Like any other graduate level class, my software engineering class requires a class project to be completed by the end of the semester. Having no idea what to do yet, I was scrambling around as a headless chicken looking for a project. Fortunately, my class had a meeting one day to pitch ideas and form groups. Listening to all the others got my head thinking and I was able to pitch an idea of making a food application. Amy, William, and Bryant listened to my idea and we all liked it. From here, we were able to easily form a group.
While we had a core idea of making a food application that involves a social networking and recipes, we talked with our professor to see if we could improve it. Our professor had an ingenious idea of involving not just consumers of food, but also the producers (farmers) that can provide groceries for consumers to buy. A great example our professor provided was eating kale. Say a person wanted the best Kale dish and looks up a recipe from a friend’s cookbook. From the cookbook, the web application is then able to tell the user what and where to buy ingredients for the best Kale dish. The application will then notify the user with nearby local markets where he/she can buy the ingredients. By taking this idea even further, our application can also schedule meals for a week and let the user know what he/she can make or buy from the market.
Motivated with our project idea, we decided to immediately meet together the next day to begin our project mockup. We had to decide what information we wanted to include, what pages to create, how information relates to each other, and overall application structure. We spent around an hour and a half to determine what we wanted the web application to feel like. By the end of the discussion, the whiteboard in the graduate lounge became mess of all our diagrams and idea maps. We were also able to come up with the great name of “Kale with Friends.”
Splitting the work became pretty obvious in our project because we had two core components in the application: the social aspect and food/recipe database aspect. We were able to quickly assign work to the four of us to make the mockup of the project.

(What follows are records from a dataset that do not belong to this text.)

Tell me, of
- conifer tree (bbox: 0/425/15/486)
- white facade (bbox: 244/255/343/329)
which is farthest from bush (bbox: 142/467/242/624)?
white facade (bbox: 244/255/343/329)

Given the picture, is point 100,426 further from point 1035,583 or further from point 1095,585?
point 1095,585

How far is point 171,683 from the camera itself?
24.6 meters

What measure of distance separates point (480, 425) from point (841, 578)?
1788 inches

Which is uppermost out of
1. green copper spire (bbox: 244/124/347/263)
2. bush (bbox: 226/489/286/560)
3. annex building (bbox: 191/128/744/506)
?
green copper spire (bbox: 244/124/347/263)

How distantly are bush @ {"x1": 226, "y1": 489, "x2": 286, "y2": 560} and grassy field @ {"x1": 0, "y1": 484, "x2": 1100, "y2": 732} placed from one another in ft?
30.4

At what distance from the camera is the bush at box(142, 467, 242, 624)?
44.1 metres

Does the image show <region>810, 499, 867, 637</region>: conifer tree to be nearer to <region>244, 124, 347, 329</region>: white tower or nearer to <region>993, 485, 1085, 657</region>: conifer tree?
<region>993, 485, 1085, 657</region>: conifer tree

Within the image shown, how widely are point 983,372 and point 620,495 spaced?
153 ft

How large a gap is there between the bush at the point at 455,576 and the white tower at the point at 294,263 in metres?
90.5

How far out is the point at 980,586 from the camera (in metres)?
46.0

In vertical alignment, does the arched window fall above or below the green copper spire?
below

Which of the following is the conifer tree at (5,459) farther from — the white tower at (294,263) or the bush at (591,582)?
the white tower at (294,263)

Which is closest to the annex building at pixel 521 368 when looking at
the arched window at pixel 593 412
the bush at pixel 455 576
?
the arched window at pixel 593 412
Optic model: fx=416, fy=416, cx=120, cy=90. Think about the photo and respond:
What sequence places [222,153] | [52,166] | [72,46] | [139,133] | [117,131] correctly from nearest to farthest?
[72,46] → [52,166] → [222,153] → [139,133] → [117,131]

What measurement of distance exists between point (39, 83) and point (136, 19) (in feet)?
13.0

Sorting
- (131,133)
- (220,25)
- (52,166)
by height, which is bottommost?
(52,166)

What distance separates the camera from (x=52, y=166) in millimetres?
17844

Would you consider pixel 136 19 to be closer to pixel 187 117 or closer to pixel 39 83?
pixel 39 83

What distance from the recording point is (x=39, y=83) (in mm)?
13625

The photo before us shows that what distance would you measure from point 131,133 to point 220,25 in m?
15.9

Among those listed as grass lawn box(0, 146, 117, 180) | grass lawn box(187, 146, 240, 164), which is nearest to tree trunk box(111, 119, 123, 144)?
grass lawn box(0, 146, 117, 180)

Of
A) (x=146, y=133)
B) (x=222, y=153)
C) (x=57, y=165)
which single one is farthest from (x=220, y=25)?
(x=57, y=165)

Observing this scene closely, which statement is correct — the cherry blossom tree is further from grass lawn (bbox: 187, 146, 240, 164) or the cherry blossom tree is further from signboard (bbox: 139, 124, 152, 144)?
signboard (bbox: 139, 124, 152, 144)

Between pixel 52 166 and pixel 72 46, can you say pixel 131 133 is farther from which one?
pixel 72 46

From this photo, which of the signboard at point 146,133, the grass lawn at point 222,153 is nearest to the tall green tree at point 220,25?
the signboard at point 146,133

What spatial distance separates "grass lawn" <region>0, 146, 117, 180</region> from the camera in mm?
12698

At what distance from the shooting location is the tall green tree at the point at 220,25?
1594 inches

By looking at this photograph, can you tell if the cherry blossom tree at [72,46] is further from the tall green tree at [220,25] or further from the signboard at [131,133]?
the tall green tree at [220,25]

All of our group’s code is hosted on GitHub and we decided to make the mockup using Play to improve our Play skills. While creating the pages in Play was not hard, the only minor issue I noticed was that some of my group’s code was not conforming to the class coding standards and tests failed. Luckily, IntelliJ’s features made editing the code and fixing the tests extremely easy. Besides this minor issue, I have no problems working with my group in actual coding work.

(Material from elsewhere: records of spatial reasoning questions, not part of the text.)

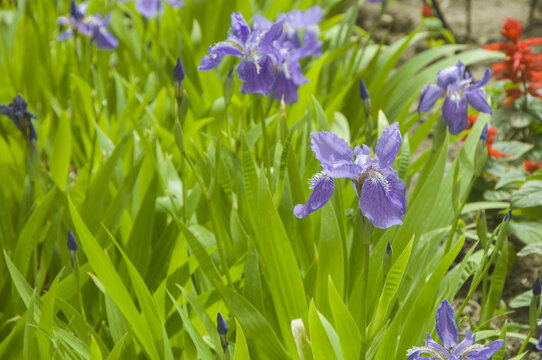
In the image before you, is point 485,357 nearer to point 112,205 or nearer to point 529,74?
point 112,205

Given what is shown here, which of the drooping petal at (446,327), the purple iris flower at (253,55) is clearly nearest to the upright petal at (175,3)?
the purple iris flower at (253,55)

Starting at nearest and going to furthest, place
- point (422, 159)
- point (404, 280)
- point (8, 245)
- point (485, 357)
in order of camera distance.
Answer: point (485, 357)
point (404, 280)
point (8, 245)
point (422, 159)

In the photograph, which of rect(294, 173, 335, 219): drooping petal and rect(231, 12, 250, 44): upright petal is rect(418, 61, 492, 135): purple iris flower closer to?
rect(231, 12, 250, 44): upright petal

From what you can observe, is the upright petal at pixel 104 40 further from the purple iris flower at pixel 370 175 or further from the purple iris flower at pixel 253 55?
the purple iris flower at pixel 370 175

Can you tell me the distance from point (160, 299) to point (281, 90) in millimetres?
629

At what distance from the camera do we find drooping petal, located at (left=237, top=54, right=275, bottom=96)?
1.57 metres

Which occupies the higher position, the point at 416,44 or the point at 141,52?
the point at 141,52

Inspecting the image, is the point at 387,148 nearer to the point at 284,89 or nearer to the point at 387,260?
the point at 387,260

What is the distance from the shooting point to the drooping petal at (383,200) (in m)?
1.04

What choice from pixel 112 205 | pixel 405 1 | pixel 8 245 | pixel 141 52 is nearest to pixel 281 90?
pixel 112 205

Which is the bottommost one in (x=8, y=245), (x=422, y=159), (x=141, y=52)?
(x=422, y=159)

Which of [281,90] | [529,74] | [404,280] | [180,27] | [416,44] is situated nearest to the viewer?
[404,280]

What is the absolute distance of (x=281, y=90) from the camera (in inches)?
68.9

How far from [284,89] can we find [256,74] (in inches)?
7.7
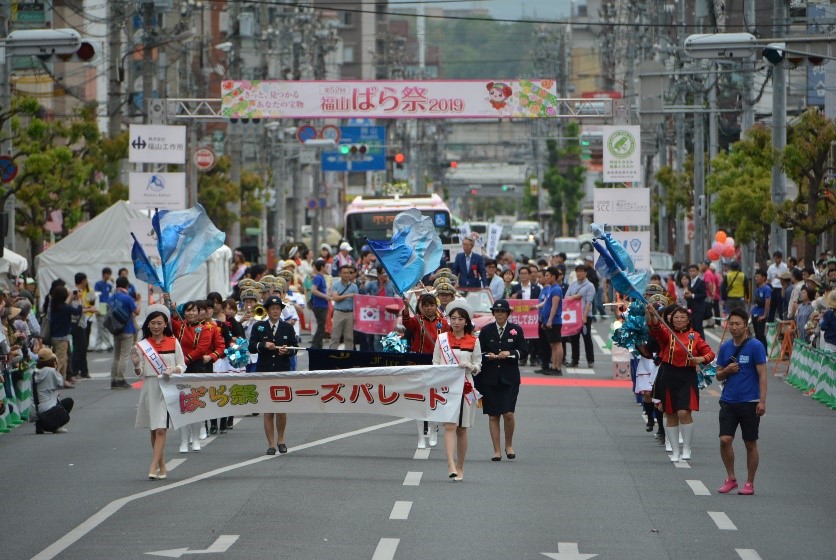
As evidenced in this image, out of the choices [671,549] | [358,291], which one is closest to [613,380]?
[358,291]

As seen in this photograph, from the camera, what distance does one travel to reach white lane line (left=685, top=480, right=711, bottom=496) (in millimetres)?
14250

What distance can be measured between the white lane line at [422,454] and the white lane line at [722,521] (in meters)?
4.14

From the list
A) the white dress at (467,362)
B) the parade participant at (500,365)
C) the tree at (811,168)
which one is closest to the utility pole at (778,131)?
the tree at (811,168)

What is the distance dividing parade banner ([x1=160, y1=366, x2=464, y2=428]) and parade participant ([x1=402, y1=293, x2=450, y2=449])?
125cm

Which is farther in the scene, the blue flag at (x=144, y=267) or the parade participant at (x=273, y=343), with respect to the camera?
the blue flag at (x=144, y=267)

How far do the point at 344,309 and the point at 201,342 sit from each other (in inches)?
423

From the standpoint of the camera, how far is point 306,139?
57.5m

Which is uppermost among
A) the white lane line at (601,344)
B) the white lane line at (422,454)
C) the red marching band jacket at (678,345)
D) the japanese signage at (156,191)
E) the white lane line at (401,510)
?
the japanese signage at (156,191)

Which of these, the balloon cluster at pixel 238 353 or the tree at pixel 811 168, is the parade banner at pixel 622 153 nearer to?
the tree at pixel 811 168

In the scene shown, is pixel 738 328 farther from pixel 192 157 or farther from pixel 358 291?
pixel 192 157

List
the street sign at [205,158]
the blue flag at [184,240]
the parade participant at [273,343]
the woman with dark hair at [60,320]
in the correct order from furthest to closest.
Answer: the street sign at [205,158]
the woman with dark hair at [60,320]
the blue flag at [184,240]
the parade participant at [273,343]

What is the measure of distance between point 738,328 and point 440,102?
75.5 ft

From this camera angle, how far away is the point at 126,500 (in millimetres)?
13688

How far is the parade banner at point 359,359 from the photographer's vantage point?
1639cm
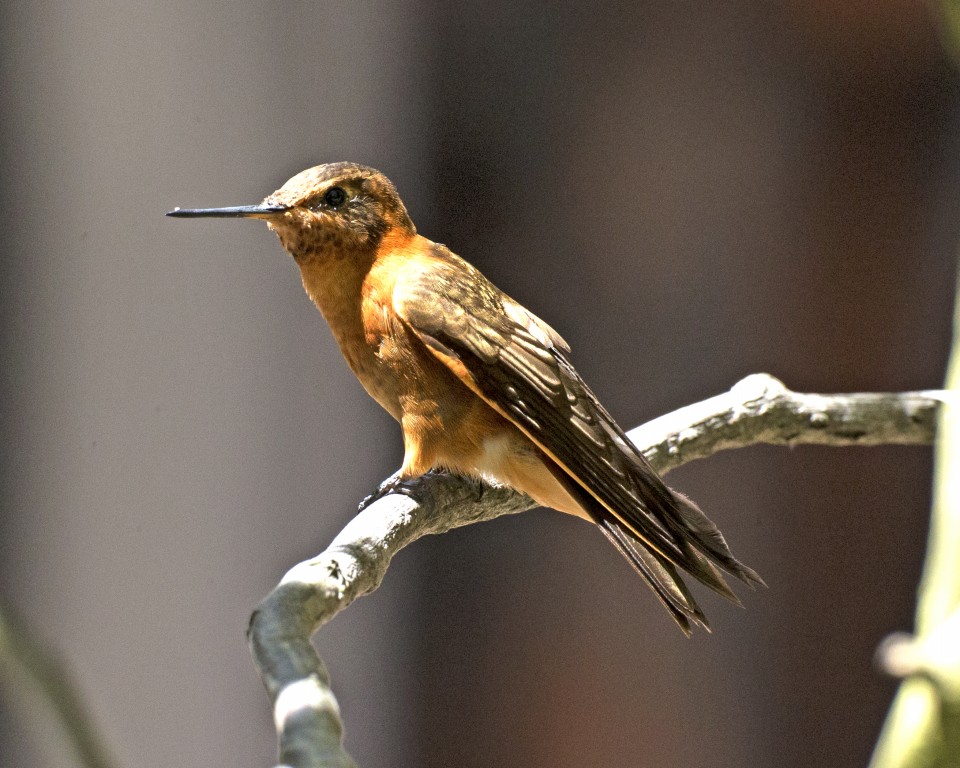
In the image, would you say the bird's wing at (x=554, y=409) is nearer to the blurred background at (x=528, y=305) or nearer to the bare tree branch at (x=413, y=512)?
the bare tree branch at (x=413, y=512)

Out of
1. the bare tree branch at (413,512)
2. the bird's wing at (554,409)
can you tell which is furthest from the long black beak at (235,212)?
the bare tree branch at (413,512)

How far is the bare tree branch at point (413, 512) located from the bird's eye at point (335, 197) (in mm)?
401

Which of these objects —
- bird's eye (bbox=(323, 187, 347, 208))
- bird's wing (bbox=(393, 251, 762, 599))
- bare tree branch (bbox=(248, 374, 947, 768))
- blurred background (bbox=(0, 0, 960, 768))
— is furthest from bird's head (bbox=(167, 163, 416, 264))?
blurred background (bbox=(0, 0, 960, 768))

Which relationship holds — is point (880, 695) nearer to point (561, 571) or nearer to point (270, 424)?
point (561, 571)

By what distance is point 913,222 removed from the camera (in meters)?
3.18

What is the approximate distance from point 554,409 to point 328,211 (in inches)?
16.4

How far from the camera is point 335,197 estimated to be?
1.61m

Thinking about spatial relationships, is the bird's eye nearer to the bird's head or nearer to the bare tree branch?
the bird's head

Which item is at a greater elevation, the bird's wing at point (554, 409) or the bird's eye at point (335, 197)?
the bird's eye at point (335, 197)

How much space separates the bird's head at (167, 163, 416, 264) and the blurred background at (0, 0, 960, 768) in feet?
4.32

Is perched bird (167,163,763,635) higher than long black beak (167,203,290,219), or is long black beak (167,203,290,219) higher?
→ long black beak (167,203,290,219)

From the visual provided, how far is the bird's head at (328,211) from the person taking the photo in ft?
5.16

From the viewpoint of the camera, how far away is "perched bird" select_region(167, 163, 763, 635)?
4.88ft

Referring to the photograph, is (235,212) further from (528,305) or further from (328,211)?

Future Work and Conclusion
I personally think my group is off to a good start with our project because we have a clear idea and what we want to accomplish with our project. We could probably improve a little bit more in a workflow by having our code comply with the coding standards. Another way I think we can improve our workflow is to be able to talk to each other using a live messenger client instead of E-mail. I personally like using messaging clients more than E-mail when communicating because it is mostly synchronous. However, we do meet in person so perhaps a messaging client isn’t required.
Overall, our personalities also mesh pretty well with each other and we are able to kick off ideas back and forth between each other. Honestly, we were all laughing when we came up with “Kale with Friends” as our project title so I believe I’ll have a great time with this project.